● **Problem description**: Every line in the data below has to be repeated exactly; no picture belongs in the result.

● **Dataset excerpt**:
• • • • •

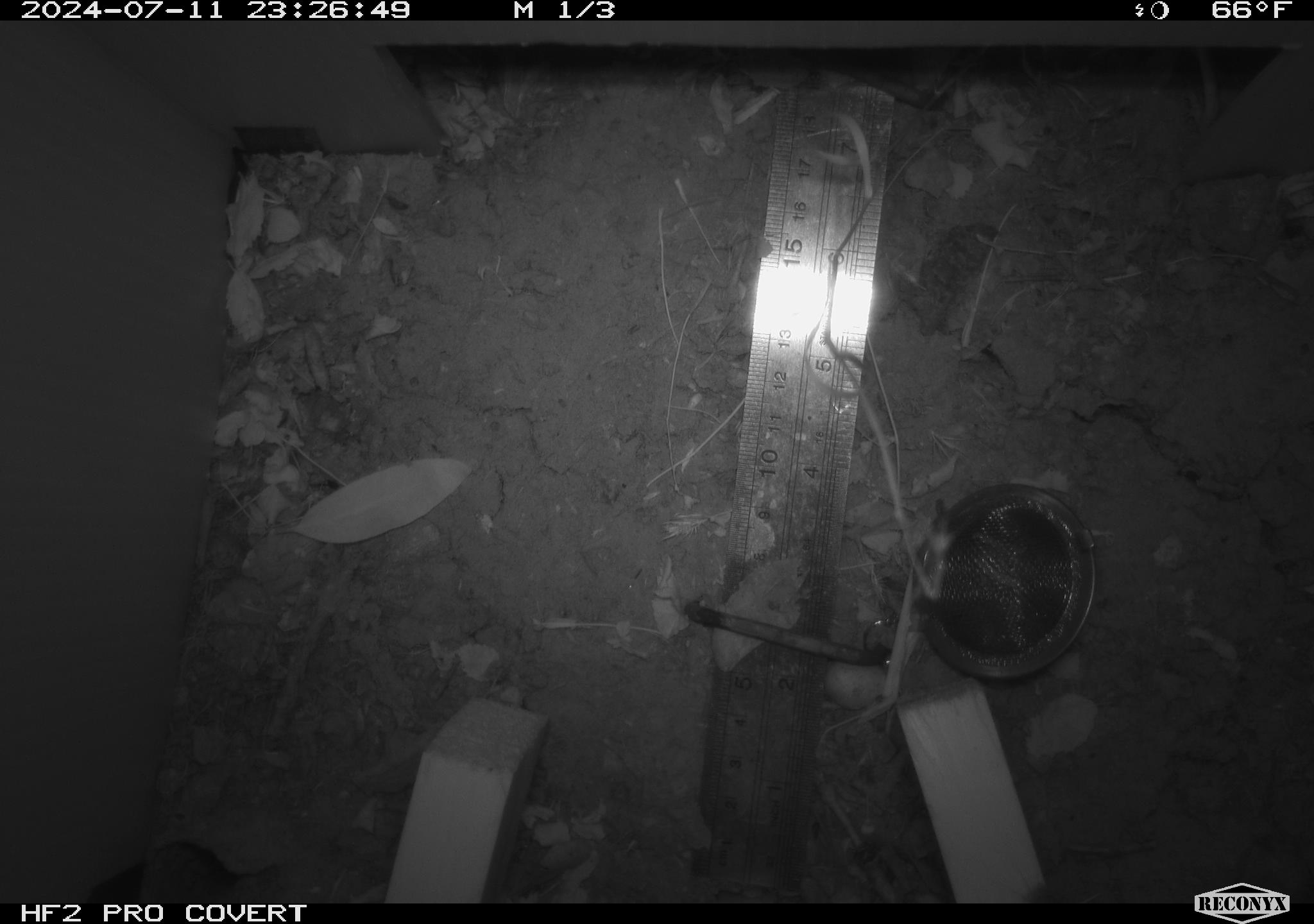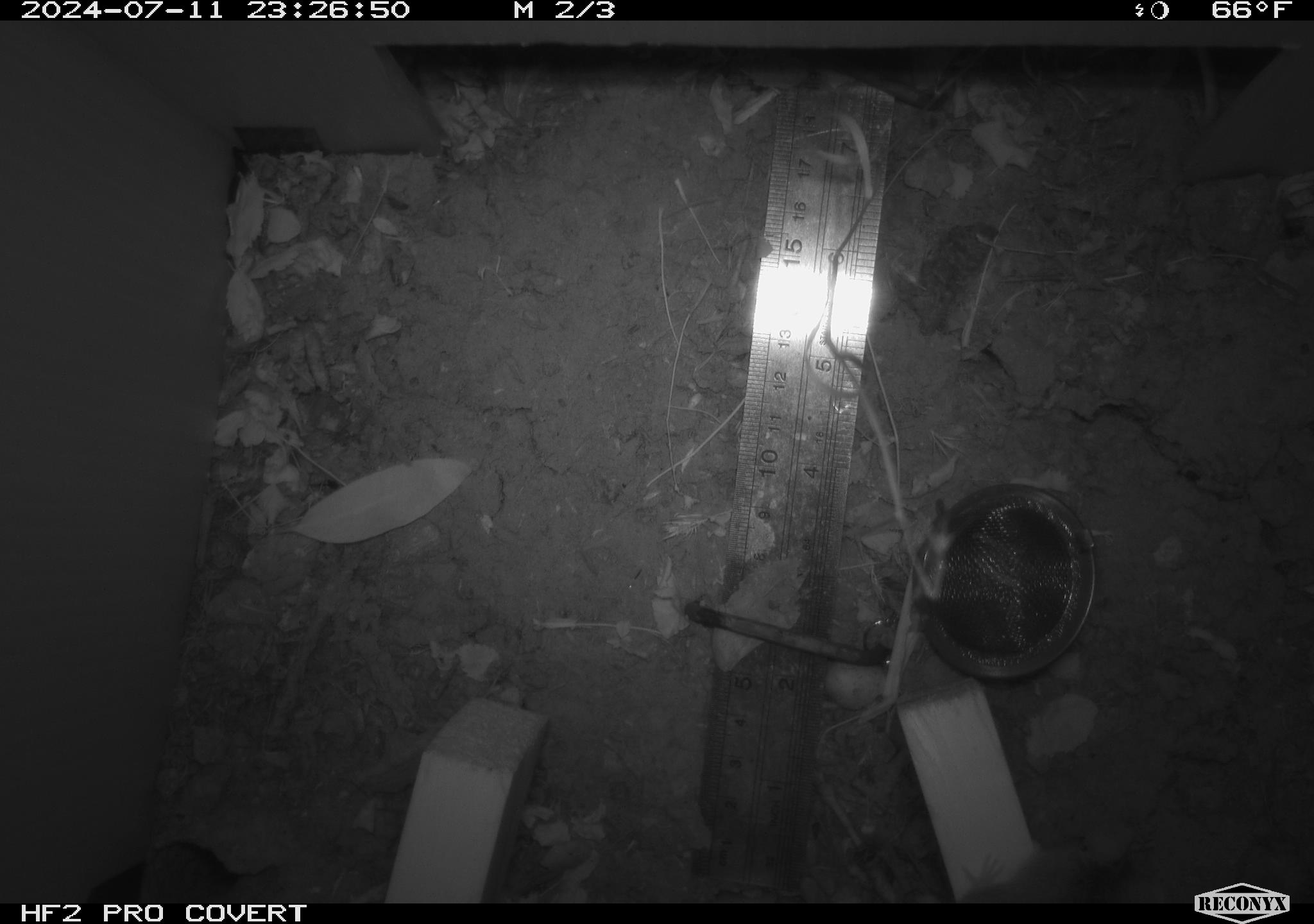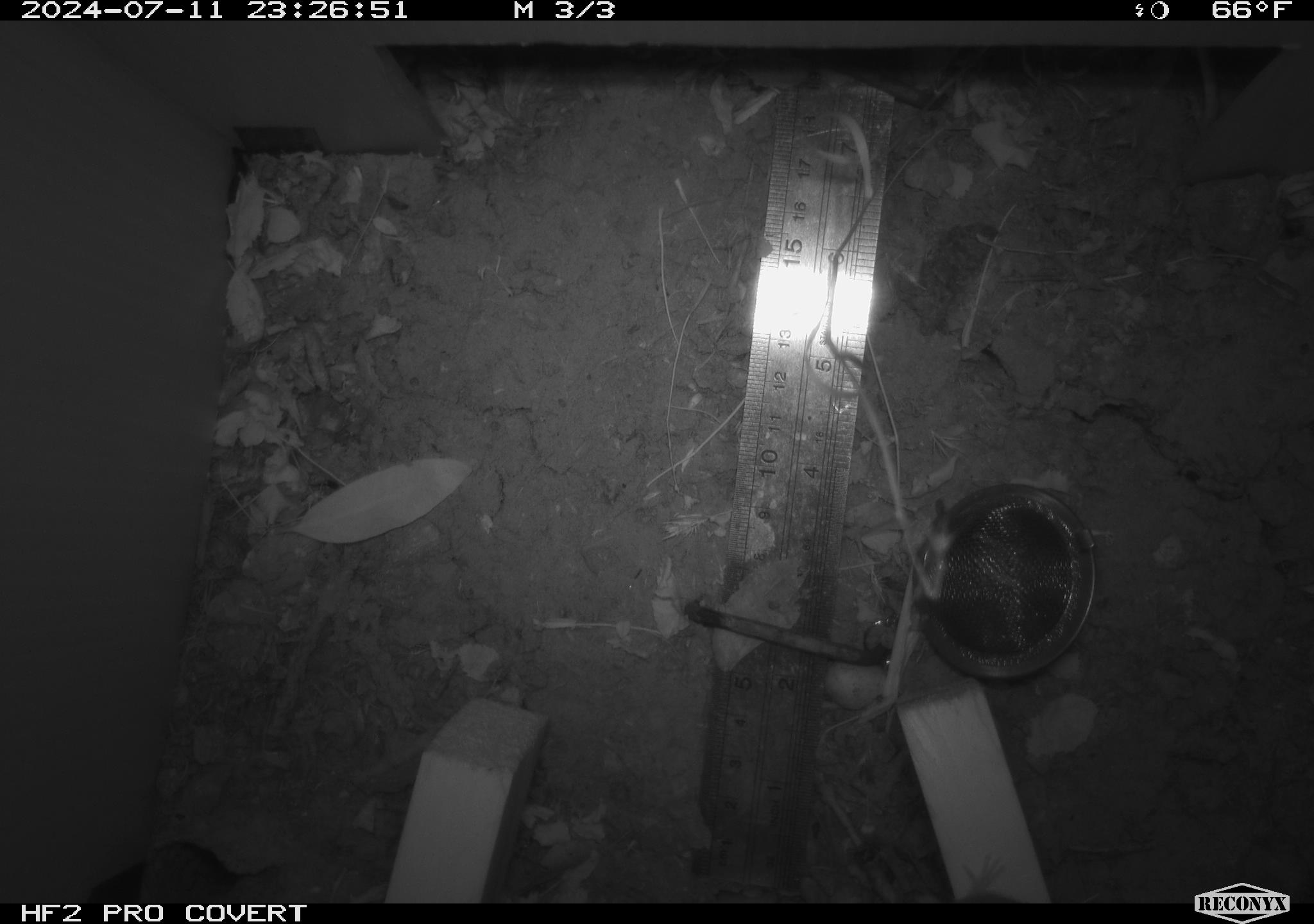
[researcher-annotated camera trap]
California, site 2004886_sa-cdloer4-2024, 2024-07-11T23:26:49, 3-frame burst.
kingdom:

• • • • •

● **Reply**:
[researcher-annotated camera trap]
California, site 2004886_sa-cdloer4-2024, 2024-07-11T23:26:49, 3-frame burst.
kingdom:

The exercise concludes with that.